__Task directions__
Please retype every one of the following items word for word, line by line.
* * *
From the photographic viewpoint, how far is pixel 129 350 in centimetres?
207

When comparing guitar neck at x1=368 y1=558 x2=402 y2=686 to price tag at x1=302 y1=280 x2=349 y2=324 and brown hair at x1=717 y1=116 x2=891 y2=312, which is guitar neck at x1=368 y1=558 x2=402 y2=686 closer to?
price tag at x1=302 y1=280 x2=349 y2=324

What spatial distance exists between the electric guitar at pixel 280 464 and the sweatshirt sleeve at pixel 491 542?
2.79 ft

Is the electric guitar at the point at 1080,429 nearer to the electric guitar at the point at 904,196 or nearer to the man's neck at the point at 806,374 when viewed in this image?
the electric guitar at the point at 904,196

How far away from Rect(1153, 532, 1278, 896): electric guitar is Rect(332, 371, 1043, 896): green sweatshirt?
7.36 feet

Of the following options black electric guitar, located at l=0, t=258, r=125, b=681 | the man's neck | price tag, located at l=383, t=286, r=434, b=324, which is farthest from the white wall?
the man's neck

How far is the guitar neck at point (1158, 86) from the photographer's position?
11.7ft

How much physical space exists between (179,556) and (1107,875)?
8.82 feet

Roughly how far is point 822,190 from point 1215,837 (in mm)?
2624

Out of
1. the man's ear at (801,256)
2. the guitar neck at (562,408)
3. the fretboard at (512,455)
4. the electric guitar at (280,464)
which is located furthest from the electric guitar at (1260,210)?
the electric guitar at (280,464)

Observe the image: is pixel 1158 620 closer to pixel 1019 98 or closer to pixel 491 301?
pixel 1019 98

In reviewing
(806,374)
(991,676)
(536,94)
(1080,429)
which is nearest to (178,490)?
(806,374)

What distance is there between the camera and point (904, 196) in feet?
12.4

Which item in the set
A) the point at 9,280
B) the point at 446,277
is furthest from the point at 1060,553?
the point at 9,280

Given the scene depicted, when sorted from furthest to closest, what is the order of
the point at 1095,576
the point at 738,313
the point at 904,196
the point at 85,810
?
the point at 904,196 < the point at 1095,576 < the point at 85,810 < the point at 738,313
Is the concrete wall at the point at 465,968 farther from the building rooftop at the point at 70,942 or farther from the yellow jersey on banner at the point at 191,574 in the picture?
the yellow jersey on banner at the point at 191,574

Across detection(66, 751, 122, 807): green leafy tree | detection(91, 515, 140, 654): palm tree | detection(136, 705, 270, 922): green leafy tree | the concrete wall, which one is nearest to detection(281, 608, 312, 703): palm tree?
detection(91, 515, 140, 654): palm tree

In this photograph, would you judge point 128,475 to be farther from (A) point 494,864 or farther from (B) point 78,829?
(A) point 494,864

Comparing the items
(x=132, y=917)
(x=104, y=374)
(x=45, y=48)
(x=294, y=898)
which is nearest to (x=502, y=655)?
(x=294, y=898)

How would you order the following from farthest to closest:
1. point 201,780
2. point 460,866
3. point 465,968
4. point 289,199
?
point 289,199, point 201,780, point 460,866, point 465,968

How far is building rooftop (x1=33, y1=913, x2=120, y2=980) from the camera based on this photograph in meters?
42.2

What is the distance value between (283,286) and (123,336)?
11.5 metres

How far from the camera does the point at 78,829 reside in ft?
* * *
__Answer to this problem__
From the photographic viewpoint, how far is pixel 129 350 in centimetres?
207

When comparing guitar neck at x1=368 y1=558 x2=402 y2=686 to price tag at x1=302 y1=280 x2=349 y2=324 and brown hair at x1=717 y1=116 x2=891 y2=312, which is guitar neck at x1=368 y1=558 x2=402 y2=686 closer to?
price tag at x1=302 y1=280 x2=349 y2=324

What spatial distance exists between the electric guitar at pixel 280 464 and the sweatshirt sleeve at pixel 491 542?
2.79 ft

Is the electric guitar at the point at 1080,429 nearer to the electric guitar at the point at 904,196 or nearer to the man's neck at the point at 806,374 when viewed in this image?
the electric guitar at the point at 904,196

How far away from Rect(1153, 532, 1278, 896): electric guitar is Rect(332, 371, 1043, 896): green sweatshirt?
7.36 feet

Of the following options black electric guitar, located at l=0, t=258, r=125, b=681 | the man's neck | price tag, located at l=383, t=286, r=434, b=324, which is farthest from the white wall?
the man's neck

How far is the guitar neck at point (1158, 86) from the photographer's position?
11.7ft

How much physical space exists between (179,556) and (1107,875)?
8.82 feet

Roughly how far is point 822,190 from point 1215,837 (in mm)?
2624

Out of
1. the man's ear at (801,256)
2. the guitar neck at (562,408)
3. the fretboard at (512,455)
4. the electric guitar at (280,464)
which is located furthest from the electric guitar at (1260,210)?
the electric guitar at (280,464)

Observe the image: is pixel 1158 620 closer to pixel 1019 98 or closer to pixel 491 301?
pixel 1019 98

In reviewing
(806,374)
(991,676)
(536,94)
(1080,429)
which is nearest to (178,490)?
(806,374)

What distance is there between the camera and point (904, 196) in feet?
12.4

Which item in the set
A) the point at 9,280
B) the point at 446,277
is furthest from the point at 1060,553?
the point at 9,280

Given the scene depicted, when sorted from furthest to closest, what is the order of
the point at 1095,576
the point at 738,313
the point at 904,196
the point at 85,810
?
the point at 904,196 < the point at 1095,576 < the point at 85,810 < the point at 738,313
Is the concrete wall at the point at 465,968 farther from the building rooftop at the point at 70,942 or farther from the yellow jersey on banner at the point at 191,574 in the picture?
the yellow jersey on banner at the point at 191,574

Across detection(66, 751, 122, 807): green leafy tree | detection(91, 515, 140, 654): palm tree | detection(136, 705, 270, 922): green leafy tree | the concrete wall, which one is nearest to detection(281, 608, 312, 703): palm tree?
detection(91, 515, 140, 654): palm tree

In this photograph, would you judge point 128,475 to be farther from (A) point 494,864 or farther from (B) point 78,829?
(A) point 494,864

Comparing the items
(x=132, y=917)
(x=104, y=374)
(x=45, y=48)
(x=294, y=898)
which is nearest to (x=502, y=655)?
(x=294, y=898)

How would you order the following from farthest to closest:
1. point 201,780
2. point 460,866
3. point 465,968
4. point 289,199
?
point 289,199, point 201,780, point 460,866, point 465,968

How far is building rooftop (x1=33, y1=913, x2=120, y2=980) from the camera based on this photograph in meters?
42.2

What is the distance value between (283,286) and (123,336)?
11.5 metres

How far from the camera does the point at 78,829 reside in ft?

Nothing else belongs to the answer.